Although numerous behavioral studies have been conducted over the past decade to address these hypotheses, no clear picture has emerged. Evidence to support and contradict each of them exists: Circadian period length: Although a shortened behavioral period length as a consequence of age has been observed in some animals , careful studies of older humans under conditions of “forced desynchrony” show no hint of such changes. In these experiments, subjects were kept under photoperiods so long (28h) that their endogenous circadian clocks could not adjust. Circadian period was determined under these “free-running” conditions by measuring rhythmic expression of the hormone melatonin, or diurnal variation in body temperature . Pagani et al. showed shortening of period in human fibroblasts, but only in the presence of blood serum from older individuals .

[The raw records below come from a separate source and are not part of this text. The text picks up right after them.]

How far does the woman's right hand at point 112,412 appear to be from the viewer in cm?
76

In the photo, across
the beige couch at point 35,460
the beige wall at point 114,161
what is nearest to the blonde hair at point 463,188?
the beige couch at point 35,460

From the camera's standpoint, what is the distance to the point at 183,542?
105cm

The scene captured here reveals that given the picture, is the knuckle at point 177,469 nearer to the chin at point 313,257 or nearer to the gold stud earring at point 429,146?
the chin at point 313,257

So far, little evidence exists to suggest that the period length of circadian behavior is changed in elderly individuals. Moreover, although studies suggest that homeostatic sleep is affected in fundamental ways in older individuals, these observations are likely insufficient to explain the marked circadian changes observed. In forced desynchrony studies that showed increased sleep fragmentation, investigators also observed an earlier sleep onset relative to the phase of the hormone melatonin . Similarly, under constant routine studies under constant dim light, the phase of gene expression in blood cells is still advanced . Since the light cycle in these studies was not systematically affecting the circadian clock, these results imply that changes in circadian phase are unlikely to be explained via strictly homeostatic mechanisms affecting light choice. Of course, homeostatic sleep mechanisms might also have more direct effects upon the circadian oscillator [31, 32], but these mechanisms remain to be explored.
This Perspective has confined itself (mostly) to discussion of specific theories about the interplay among aging, sleep, and the circadian clock. Already, mutation and gene profiling studies have implicated specific clock genes in the ageing process [1, 33, 34]. In fact, however, the best evidence for any model comes in the form of detailed mechanisms, and here is undoubtedly where future research will be directed. For example, in rodent models, aging is correlated with losses of specific classes of neurons (orexin and CRH) that could affect sleep architecture . Experiments to address whether these changes are necessary and sufficient to explain fragmented sleep — and whether similar changes are observed in the aged human brain that correlate with sleep disturbance – will reinforce homeostatic models. Similarly, it is well-known that human aging is accompanied by large alterations in hormone balance, both in the hypothalamic-pituitary-adrenal axis and elsewhere . If Pagani et al. wish to suggest that a hormone is in part responsible for age-related circadian dysfunction, then the best evidence in their favor would be identification of the suspected factor and characterization of its effects.